Em resposta aos estudantes, a Faculdade de Ciências da UNESP informou sobre a criação do Núcleo de Apoio à vida, espaço direcionado a estudantes e professores com a realização de atividades que visam a qualidade de vida, como a prática de yoga.

Questão de saúde

Para Jussara Felipe, psicóloga especialista na área, a relação entre saúde mental e a universidade é uma questão macro, mas alerta sobre as consequências do racismo nos universitários: “eles são a minoria nesses espaços, e são maltratados de forma sofisticada, é difícil perceber [a causa do sofrimento]”.

Giddeão Gasparini, integrante do Coletivo Negro Kimpa, comenta sobre a naturalização de comportamentos nocivos à saúde mental. “É natural as pessoas ficarem sem dormir, é natural professores passarem muitos textos, muitos trabalhos… Falta o entendimento de que os estudantes não podem só viver para a faculdade”, diz.

Para ele, a percepção de problemas de saúde mental é ainda mais difícil para estudantes negros, uma vez é preciso “correr atrás de se manter aqui, de se formar, da nossa família, dos nossos amigos”.

“Então, quando a gente vai pensar que a gente não tá bem, já tá bem complicado”, declara Gasparini.

A dificuldade de reconhecimento e tratamento da depressão entre as classes sociais mais baixas foi tema de uma reportagem recente da Folha de S. Paulo.

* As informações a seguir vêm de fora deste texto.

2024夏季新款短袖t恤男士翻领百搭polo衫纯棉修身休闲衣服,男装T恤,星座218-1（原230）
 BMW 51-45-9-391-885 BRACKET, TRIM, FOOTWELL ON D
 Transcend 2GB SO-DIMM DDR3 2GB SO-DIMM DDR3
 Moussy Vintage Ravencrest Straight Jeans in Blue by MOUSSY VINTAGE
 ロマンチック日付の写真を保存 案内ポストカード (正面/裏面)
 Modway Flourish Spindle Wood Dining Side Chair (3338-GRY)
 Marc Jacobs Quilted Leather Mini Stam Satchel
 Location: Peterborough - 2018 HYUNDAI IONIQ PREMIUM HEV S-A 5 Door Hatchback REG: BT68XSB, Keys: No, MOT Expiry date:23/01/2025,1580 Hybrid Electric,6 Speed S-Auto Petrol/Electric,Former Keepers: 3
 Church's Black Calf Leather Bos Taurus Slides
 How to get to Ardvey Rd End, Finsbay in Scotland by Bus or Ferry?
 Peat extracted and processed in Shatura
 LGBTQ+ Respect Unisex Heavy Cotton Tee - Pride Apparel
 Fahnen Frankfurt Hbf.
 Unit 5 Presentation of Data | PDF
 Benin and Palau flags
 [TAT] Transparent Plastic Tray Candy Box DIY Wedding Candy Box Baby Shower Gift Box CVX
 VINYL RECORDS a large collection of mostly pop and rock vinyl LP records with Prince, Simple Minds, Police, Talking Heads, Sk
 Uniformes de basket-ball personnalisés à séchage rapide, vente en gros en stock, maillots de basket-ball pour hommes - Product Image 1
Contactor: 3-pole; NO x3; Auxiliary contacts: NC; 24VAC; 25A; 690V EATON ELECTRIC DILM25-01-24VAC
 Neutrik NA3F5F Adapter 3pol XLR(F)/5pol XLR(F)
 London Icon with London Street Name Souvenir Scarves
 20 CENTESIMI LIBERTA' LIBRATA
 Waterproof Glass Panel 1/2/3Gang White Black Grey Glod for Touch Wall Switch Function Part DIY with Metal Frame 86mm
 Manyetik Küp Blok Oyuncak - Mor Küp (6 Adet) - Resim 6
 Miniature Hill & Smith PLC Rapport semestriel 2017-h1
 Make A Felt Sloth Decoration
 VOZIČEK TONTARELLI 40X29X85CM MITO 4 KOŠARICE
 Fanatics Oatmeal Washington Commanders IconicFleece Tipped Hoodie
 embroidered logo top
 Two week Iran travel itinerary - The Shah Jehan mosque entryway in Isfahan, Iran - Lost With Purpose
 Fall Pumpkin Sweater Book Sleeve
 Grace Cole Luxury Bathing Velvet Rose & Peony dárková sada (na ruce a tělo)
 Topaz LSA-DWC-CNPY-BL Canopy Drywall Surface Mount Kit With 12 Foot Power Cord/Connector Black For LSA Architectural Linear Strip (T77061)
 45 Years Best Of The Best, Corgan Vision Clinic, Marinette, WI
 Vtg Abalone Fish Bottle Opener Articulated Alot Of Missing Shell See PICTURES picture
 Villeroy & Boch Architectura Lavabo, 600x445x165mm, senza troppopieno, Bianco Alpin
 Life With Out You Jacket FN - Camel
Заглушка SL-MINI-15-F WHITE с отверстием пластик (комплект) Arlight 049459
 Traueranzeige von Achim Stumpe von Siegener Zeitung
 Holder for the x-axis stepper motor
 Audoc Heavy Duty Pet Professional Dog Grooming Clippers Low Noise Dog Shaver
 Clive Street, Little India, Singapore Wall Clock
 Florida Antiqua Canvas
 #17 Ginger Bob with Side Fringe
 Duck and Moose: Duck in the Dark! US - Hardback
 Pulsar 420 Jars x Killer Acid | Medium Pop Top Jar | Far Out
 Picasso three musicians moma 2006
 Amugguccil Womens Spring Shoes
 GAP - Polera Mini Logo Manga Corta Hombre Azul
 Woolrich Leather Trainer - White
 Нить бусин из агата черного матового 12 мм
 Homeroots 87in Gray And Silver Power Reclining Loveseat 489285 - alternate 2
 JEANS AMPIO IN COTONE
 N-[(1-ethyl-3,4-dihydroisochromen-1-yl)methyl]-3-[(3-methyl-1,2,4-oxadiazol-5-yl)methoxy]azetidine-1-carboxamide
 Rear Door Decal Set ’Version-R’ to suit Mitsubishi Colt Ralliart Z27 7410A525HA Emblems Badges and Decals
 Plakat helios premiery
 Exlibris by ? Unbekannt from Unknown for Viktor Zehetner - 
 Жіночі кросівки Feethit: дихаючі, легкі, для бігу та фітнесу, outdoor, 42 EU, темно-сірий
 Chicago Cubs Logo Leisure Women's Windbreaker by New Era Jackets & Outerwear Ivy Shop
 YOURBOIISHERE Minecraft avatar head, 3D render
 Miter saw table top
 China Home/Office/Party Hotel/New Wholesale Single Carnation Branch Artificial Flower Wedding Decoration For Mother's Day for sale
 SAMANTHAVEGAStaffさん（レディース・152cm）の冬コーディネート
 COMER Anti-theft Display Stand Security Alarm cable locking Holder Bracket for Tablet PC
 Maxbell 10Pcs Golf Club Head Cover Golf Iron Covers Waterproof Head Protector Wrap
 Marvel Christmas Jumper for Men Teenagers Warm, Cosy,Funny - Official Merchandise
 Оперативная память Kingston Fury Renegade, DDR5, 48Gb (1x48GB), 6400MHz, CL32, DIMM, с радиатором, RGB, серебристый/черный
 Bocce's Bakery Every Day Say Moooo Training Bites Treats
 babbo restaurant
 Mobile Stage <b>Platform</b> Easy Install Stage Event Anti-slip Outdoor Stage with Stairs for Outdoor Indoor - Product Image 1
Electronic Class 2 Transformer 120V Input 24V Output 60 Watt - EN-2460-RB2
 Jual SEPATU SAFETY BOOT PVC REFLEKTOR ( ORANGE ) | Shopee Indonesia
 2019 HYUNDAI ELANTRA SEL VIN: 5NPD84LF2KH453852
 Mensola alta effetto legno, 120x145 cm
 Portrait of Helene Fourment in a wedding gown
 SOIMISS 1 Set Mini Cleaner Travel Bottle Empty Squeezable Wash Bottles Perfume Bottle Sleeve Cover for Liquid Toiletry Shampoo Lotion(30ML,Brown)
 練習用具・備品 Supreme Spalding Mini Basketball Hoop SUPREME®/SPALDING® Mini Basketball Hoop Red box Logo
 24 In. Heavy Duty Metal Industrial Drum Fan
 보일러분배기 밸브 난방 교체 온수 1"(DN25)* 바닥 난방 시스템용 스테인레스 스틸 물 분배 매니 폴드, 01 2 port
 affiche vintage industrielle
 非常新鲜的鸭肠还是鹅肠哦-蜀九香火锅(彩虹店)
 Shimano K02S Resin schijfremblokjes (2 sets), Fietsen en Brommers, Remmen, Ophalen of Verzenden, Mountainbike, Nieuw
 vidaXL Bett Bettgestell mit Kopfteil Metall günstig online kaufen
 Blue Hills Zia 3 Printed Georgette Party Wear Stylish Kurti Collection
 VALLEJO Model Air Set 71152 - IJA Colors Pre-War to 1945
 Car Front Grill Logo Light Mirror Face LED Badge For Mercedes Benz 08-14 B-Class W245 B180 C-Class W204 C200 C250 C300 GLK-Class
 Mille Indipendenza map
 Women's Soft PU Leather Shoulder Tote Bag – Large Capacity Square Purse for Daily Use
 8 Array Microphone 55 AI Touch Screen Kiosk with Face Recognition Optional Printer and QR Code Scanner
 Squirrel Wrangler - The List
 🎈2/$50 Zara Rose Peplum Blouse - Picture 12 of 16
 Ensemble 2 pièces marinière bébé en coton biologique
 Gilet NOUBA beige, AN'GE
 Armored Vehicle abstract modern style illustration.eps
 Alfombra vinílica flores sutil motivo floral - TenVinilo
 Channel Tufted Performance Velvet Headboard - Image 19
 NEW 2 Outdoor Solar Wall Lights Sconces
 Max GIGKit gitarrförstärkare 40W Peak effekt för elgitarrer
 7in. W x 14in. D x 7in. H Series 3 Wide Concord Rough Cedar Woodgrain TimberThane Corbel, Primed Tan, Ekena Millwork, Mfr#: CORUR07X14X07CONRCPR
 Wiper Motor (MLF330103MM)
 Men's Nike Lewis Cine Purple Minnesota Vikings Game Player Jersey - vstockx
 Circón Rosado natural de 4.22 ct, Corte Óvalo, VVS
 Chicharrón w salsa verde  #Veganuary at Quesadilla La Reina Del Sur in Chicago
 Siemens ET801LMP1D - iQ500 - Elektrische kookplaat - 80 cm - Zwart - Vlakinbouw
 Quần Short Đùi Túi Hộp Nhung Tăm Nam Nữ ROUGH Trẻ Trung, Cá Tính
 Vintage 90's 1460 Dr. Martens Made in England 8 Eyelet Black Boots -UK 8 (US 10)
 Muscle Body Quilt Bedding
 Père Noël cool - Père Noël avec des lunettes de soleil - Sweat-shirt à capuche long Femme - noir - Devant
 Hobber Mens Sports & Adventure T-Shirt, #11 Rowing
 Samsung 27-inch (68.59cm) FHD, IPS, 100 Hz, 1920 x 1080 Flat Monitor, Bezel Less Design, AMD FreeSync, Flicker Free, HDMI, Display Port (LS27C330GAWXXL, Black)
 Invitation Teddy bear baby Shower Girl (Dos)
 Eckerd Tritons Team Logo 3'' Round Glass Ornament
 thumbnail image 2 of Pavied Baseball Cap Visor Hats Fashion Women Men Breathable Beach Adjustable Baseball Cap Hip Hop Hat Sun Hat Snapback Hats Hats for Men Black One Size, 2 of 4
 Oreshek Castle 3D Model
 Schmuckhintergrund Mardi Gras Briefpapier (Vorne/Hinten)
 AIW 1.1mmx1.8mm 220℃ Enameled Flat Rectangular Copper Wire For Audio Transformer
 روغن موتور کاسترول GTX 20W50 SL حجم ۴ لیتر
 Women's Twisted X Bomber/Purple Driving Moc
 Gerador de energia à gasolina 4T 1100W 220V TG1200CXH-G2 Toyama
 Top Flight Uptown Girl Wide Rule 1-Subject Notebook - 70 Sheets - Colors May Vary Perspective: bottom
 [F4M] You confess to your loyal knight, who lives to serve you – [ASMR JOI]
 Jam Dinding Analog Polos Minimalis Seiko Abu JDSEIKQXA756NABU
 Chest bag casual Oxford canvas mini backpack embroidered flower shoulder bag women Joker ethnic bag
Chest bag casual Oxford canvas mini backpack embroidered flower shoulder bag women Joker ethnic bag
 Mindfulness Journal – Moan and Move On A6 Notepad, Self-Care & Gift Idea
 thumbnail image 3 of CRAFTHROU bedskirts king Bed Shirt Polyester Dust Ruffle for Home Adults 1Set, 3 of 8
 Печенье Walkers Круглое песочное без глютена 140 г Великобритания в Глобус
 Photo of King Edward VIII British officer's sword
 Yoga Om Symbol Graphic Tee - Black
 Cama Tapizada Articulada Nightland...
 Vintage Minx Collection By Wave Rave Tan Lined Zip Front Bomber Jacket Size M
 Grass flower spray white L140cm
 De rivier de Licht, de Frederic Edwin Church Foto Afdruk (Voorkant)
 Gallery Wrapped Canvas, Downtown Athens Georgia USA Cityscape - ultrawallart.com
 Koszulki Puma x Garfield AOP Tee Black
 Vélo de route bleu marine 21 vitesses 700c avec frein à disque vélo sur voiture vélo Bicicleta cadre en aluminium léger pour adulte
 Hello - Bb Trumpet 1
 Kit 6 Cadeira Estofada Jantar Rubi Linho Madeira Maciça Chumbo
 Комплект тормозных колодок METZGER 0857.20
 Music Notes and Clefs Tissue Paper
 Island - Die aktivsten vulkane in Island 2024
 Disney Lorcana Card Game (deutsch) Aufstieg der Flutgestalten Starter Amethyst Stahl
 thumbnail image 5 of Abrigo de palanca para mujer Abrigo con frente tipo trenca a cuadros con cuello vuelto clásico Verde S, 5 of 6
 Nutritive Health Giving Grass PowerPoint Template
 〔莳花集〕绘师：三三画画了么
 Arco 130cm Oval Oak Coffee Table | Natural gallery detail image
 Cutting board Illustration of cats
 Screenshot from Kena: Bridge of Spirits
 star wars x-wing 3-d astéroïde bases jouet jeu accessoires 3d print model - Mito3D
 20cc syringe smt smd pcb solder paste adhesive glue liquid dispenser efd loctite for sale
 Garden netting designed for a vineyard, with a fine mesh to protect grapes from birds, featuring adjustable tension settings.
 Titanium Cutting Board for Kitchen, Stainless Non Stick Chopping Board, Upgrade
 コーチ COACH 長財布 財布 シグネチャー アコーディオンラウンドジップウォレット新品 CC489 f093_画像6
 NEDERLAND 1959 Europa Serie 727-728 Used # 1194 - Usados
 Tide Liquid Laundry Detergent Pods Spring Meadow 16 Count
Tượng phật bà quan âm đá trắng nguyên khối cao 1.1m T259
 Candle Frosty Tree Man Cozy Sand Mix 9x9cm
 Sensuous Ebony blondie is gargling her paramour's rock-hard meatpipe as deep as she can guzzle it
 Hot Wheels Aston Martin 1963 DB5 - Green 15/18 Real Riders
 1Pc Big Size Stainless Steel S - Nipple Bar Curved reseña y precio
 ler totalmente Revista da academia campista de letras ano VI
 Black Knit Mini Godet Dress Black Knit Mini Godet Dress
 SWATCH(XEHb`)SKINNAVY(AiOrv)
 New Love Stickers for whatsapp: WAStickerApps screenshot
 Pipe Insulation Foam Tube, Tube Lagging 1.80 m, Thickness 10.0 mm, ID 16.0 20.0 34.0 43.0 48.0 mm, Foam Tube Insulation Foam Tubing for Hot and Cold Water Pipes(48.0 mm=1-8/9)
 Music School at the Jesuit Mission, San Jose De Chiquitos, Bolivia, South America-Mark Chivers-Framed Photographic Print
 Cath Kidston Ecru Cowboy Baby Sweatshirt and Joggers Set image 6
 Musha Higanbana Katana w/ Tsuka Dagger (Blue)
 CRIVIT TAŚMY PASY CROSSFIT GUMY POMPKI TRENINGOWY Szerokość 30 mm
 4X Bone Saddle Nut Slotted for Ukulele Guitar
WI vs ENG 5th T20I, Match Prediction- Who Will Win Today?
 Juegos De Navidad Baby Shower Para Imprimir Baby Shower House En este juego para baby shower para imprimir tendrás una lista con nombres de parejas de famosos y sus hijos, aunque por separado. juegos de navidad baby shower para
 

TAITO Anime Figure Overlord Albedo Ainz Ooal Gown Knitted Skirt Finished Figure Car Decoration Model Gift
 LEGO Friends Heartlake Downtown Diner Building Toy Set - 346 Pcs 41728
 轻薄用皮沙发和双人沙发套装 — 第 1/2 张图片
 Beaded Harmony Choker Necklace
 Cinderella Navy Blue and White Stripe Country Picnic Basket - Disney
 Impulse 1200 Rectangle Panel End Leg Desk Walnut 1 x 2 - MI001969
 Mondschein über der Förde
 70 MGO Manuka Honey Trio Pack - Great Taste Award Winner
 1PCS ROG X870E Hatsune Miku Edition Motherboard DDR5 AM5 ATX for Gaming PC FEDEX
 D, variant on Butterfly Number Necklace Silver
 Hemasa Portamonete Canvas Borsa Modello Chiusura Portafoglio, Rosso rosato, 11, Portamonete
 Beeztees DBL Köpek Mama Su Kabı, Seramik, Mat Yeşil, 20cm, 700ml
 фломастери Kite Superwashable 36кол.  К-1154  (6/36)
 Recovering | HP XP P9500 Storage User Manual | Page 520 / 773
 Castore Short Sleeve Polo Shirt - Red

Nela, os entrevistados afirmam que “pobre não pode se dar ao luxo de não sair da cama”. O que também chama a atenção é uma pesquisa do Ibope de 2008 citada no texto, que aponta que pessoas das classes C e D estão mais vulneráveis à doença.

Para os entrevistados — Jussara Felipe e Giddeão Gasparini — a promoção da saúde mental dentro da universidade melhoraria a qualidade de vida dos alunos e de quem convive nesse meio. “O cuidado tem que ser como todo”, ressalta a psicóloga. “A saúde mental precisa ser cuidada como saúde; as pessoas ainda separam a saúde mental da saúde corporal, mas é tudo uma coisa só”.